◆ Task directions
Which of the lines below include "United"? Each one should be copied out.

◆ Given data
###
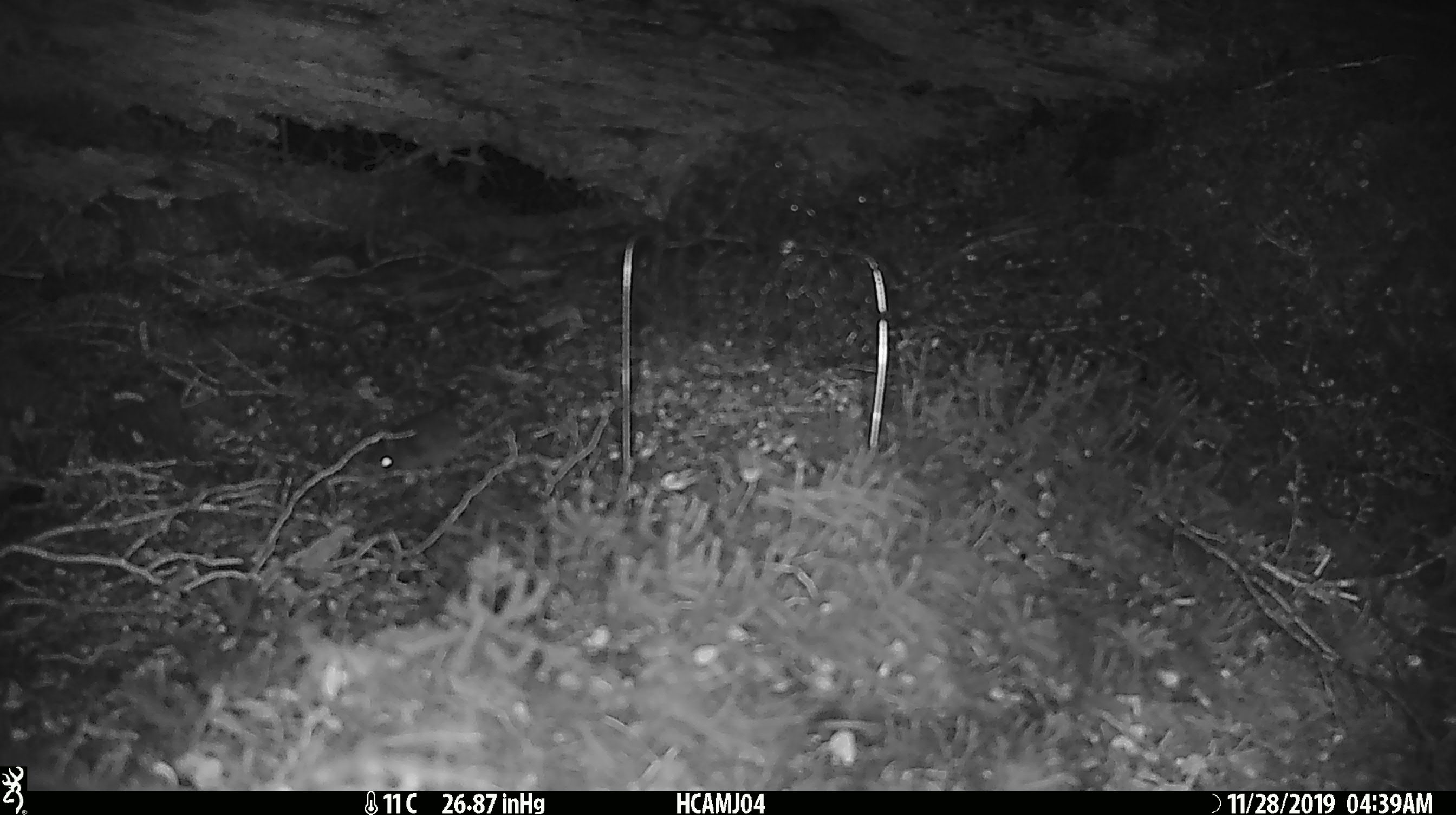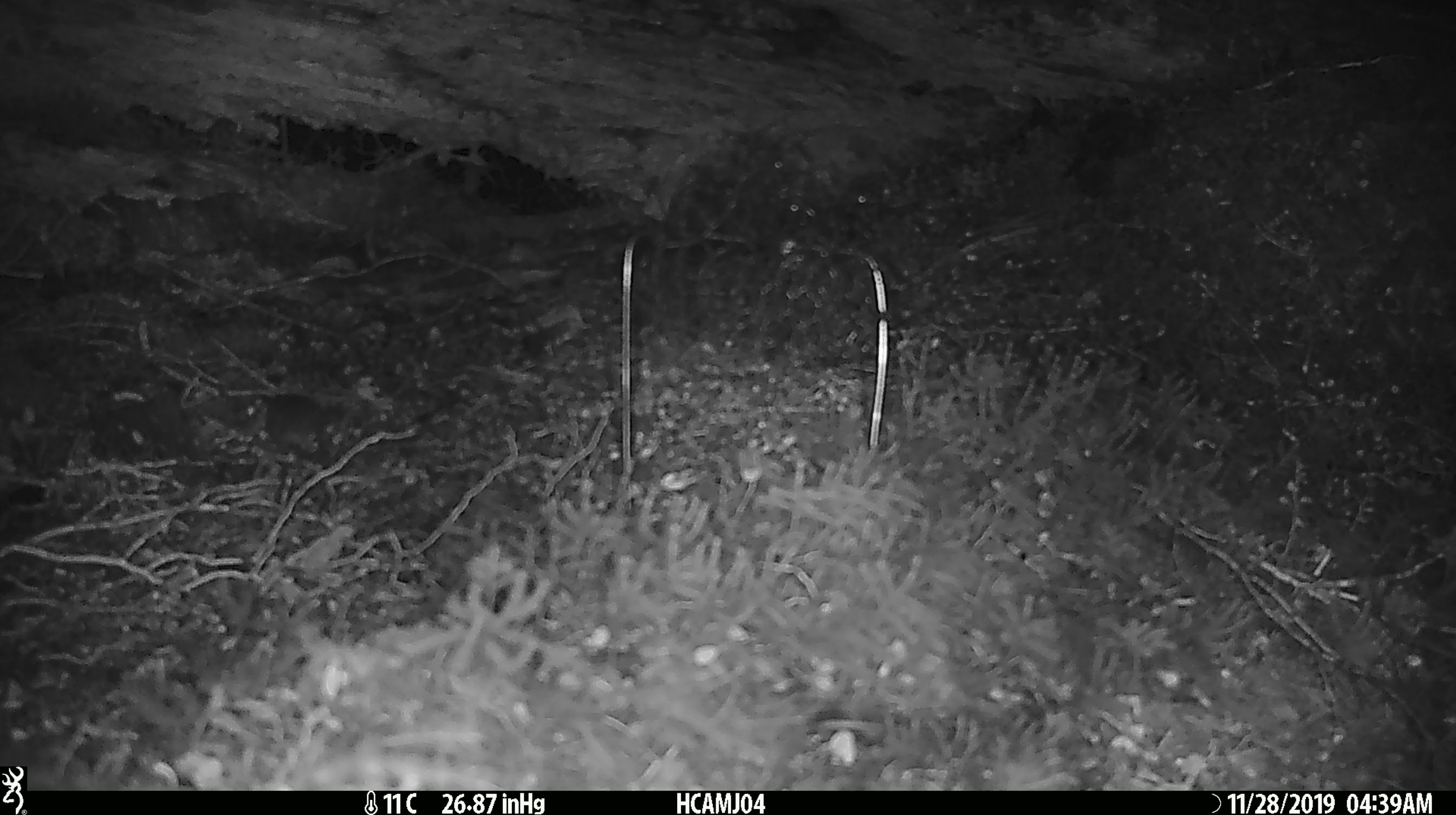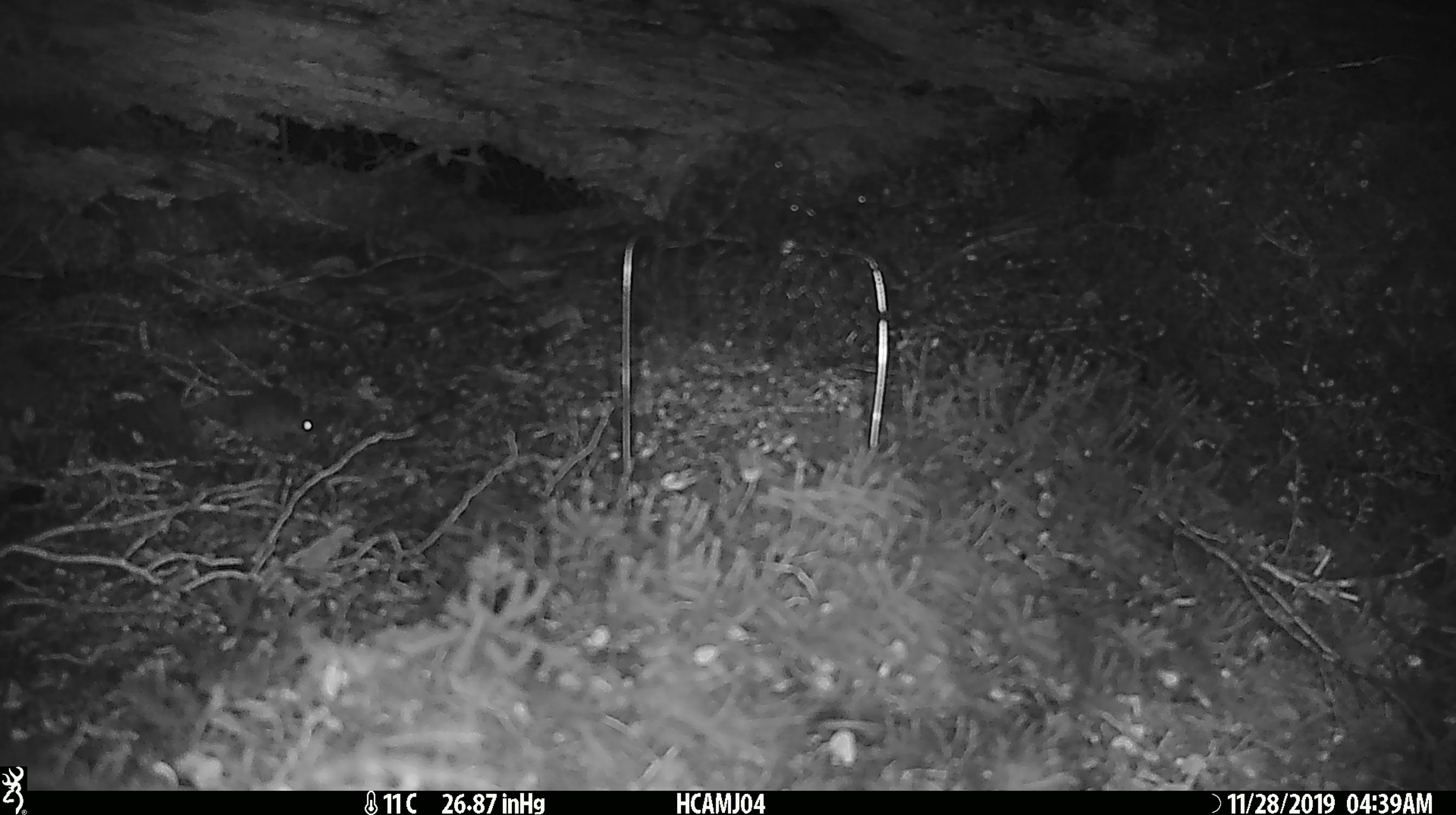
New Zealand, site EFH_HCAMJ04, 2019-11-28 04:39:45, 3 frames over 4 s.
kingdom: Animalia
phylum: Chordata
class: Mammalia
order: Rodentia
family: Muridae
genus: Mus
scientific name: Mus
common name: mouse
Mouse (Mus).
###
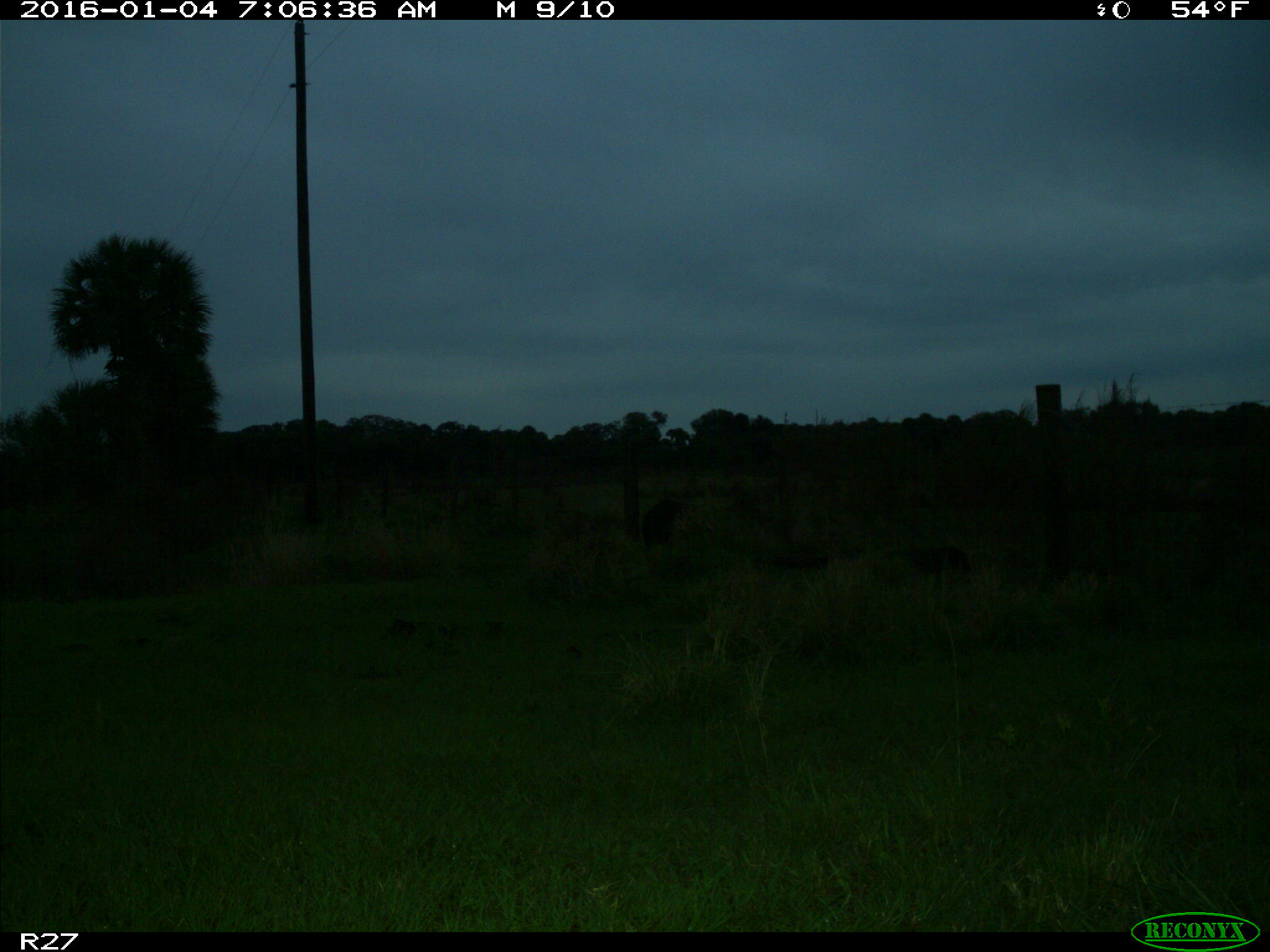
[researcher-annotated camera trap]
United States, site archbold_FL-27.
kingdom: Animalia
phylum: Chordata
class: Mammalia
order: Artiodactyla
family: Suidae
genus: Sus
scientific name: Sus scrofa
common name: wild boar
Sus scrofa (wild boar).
###
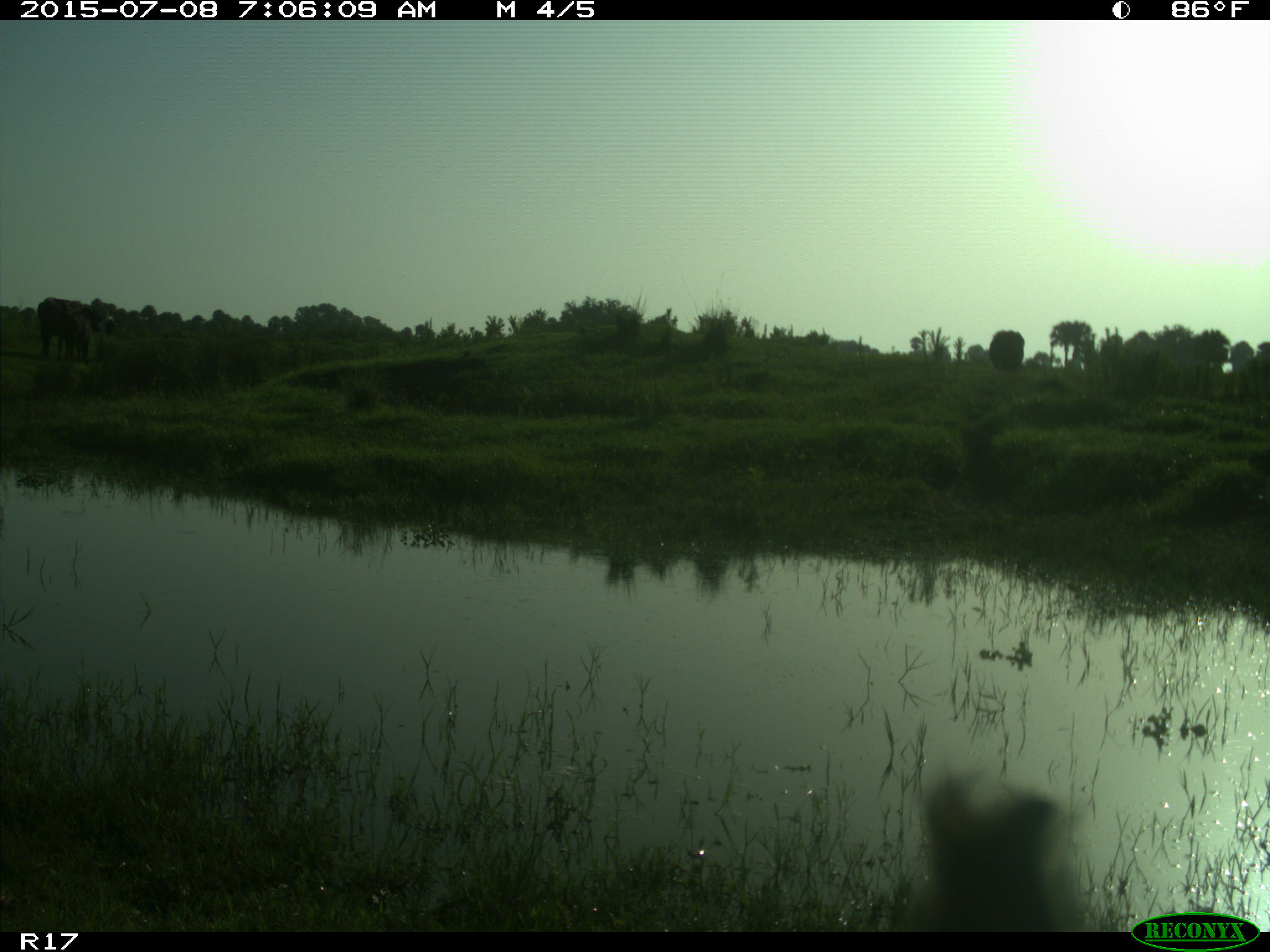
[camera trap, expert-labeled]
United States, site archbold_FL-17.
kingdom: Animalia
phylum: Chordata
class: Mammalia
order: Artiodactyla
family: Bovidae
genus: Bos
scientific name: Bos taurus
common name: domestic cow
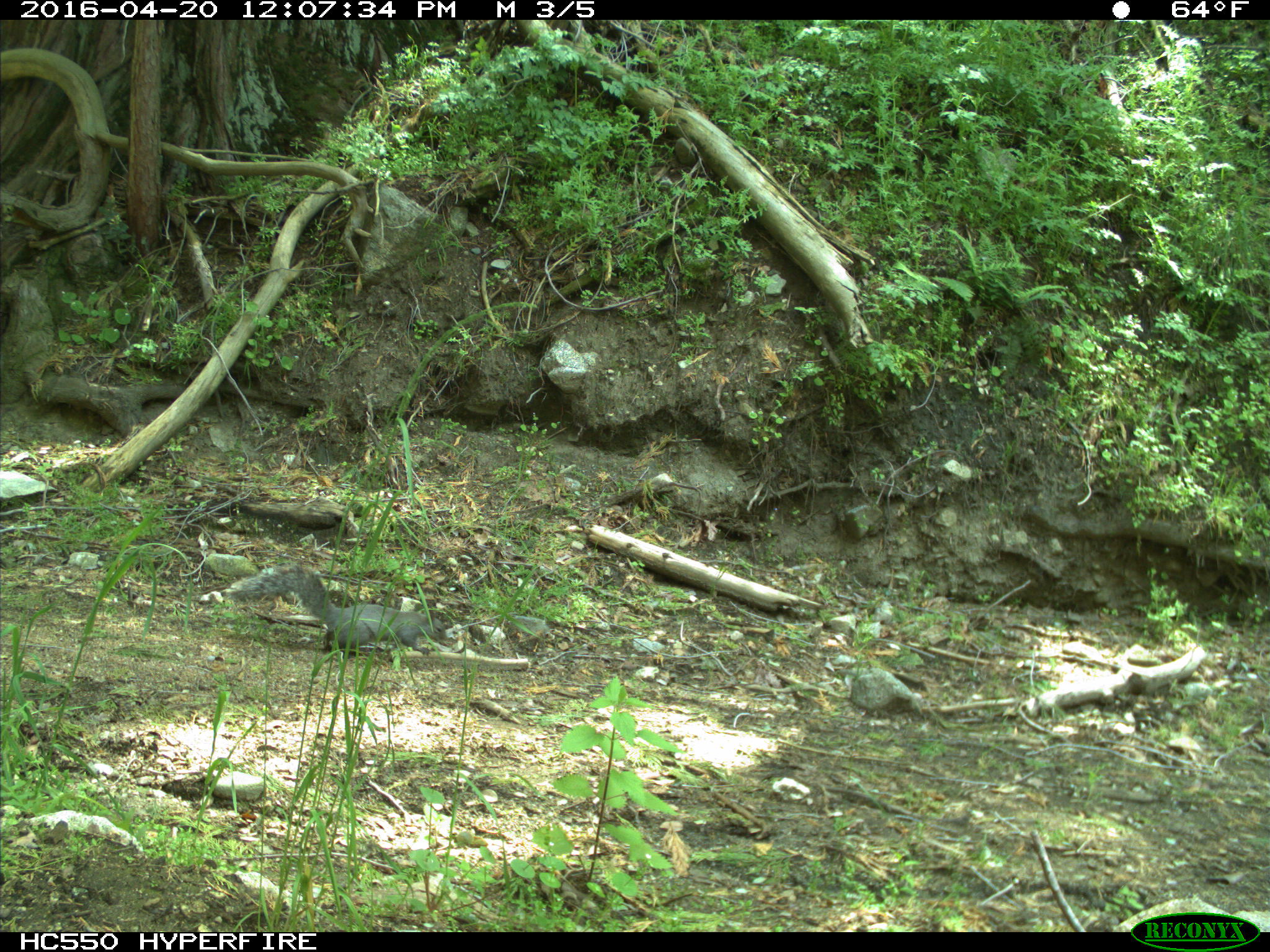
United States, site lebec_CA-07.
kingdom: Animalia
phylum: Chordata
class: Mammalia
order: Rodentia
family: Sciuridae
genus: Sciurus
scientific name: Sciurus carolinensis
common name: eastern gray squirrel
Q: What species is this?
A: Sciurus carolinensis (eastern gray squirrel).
###
◆ Answer
United States, site archbold_FL-27.
United States, site archbold_FL-17.
United States, site lebec_CA-07.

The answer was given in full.